◆ Directive: Retype every one of the records below exactly, and leave the pictures out of your answer.

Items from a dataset
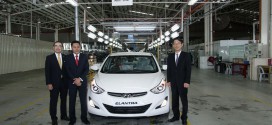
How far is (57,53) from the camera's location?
4.43 metres

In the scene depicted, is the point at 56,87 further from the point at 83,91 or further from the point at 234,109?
the point at 234,109

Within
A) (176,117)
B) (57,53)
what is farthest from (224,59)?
(57,53)

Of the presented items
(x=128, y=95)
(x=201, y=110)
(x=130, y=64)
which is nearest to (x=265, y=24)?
(x=201, y=110)

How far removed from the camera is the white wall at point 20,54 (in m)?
15.6

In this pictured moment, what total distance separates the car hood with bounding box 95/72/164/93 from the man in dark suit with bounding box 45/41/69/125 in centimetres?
62

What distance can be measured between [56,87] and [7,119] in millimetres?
1597

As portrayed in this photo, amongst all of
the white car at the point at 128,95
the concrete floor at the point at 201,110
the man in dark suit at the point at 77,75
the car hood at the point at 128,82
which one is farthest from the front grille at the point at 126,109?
the man in dark suit at the point at 77,75

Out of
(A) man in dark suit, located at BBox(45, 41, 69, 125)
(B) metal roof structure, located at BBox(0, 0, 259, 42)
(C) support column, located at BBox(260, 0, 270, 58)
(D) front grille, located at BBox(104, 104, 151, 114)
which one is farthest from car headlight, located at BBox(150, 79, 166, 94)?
(B) metal roof structure, located at BBox(0, 0, 259, 42)

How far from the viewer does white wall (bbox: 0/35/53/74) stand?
1556 centimetres

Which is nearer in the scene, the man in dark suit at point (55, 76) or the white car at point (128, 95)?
the white car at point (128, 95)

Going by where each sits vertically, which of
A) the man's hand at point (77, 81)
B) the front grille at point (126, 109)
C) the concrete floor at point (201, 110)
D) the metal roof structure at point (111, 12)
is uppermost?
the metal roof structure at point (111, 12)

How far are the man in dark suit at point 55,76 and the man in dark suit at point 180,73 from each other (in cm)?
190

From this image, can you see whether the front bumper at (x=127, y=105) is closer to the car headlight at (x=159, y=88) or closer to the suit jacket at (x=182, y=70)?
the car headlight at (x=159, y=88)

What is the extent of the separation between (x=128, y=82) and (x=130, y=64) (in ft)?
3.83
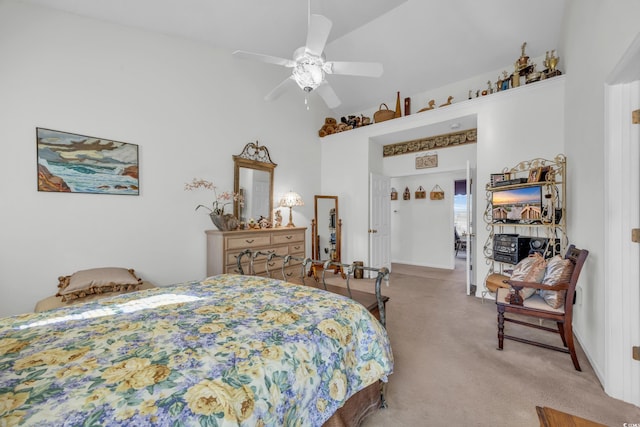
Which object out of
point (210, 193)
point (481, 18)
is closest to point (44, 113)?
point (210, 193)

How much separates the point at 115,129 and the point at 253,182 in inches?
73.9

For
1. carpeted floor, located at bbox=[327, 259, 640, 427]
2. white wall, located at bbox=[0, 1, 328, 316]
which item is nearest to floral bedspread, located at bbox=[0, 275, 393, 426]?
carpeted floor, located at bbox=[327, 259, 640, 427]

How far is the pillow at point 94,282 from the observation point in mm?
2451

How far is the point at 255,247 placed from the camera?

◆ Problem solution:
How far is (57,53) from the camera's location?
4.43 metres

In the scene depicted, is the point at 56,87 further from the point at 83,91 or further from the point at 234,109?
the point at 234,109

Within
A) (176,117)
B) (57,53)
what is farthest from (224,59)?
(57,53)

Of the presented items
(x=128, y=95)
(x=201, y=110)
(x=130, y=64)
which is nearest to (x=265, y=24)?
(x=201, y=110)

How far removed from the camera is the white wall at point 20,54 (in m)?
15.6

In this pictured moment, what total distance separates the car hood with bounding box 95/72/164/93 from the man in dark suit with bounding box 45/41/69/125 in centimetres?
62

What distance can be measured between [56,87] and [7,119] in millimetres?
1597

As portrayed in this photo, amongst all of
the white car at the point at 128,95
the concrete floor at the point at 201,110
the man in dark suit at the point at 77,75
the car hood at the point at 128,82
which one is farthest from the front grille at the point at 126,109?
the man in dark suit at the point at 77,75

Out of
(A) man in dark suit, located at BBox(45, 41, 69, 125)
(B) metal roof structure, located at BBox(0, 0, 259, 42)
(C) support column, located at BBox(260, 0, 270, 58)
(D) front grille, located at BBox(104, 104, 151, 114)
which one is farthest from car headlight, located at BBox(150, 79, 166, 94)?
(B) metal roof structure, located at BBox(0, 0, 259, 42)

How far from the viewer does white wall (bbox: 0/35/53/74) stand?
1556 centimetres

Which is nearer in the scene, the man in dark suit at point (55, 76) or the white car at point (128, 95)?
the white car at point (128, 95)

Going by where each sits vertically, which of
A) the man's hand at point (77, 81)
B) the front grille at point (126, 109)
C) the concrete floor at point (201, 110)
D) the metal roof structure at point (111, 12)
is uppermost?
the metal roof structure at point (111, 12)

How far are the man in dark suit at point 55,76 and the man in dark suit at point 180,73 from each other (in cm)?
190

From this image, can you see whether the front bumper at (x=127, y=105) is closer to the car headlight at (x=159, y=88) or closer to the suit jacket at (x=182, y=70)?
the car headlight at (x=159, y=88)

What is the extent of the separation between (x=128, y=82) and (x=130, y=64) (in ft)?
3.83
Which object out of
point (210, 193)
point (481, 18)
is closest to point (44, 113)?
point (210, 193)

How much separates the point at 115,129 and the point at 253,182 in inches?
73.9

For
1. carpeted floor, located at bbox=[327, 259, 640, 427]
2. white wall, located at bbox=[0, 1, 328, 316]
which item is nearest to floral bedspread, located at bbox=[0, 275, 393, 426]?
carpeted floor, located at bbox=[327, 259, 640, 427]

How far is the pillow at point 94,282 from the observation point in mm?
2451

How far is the point at 255,247 placed from the camera?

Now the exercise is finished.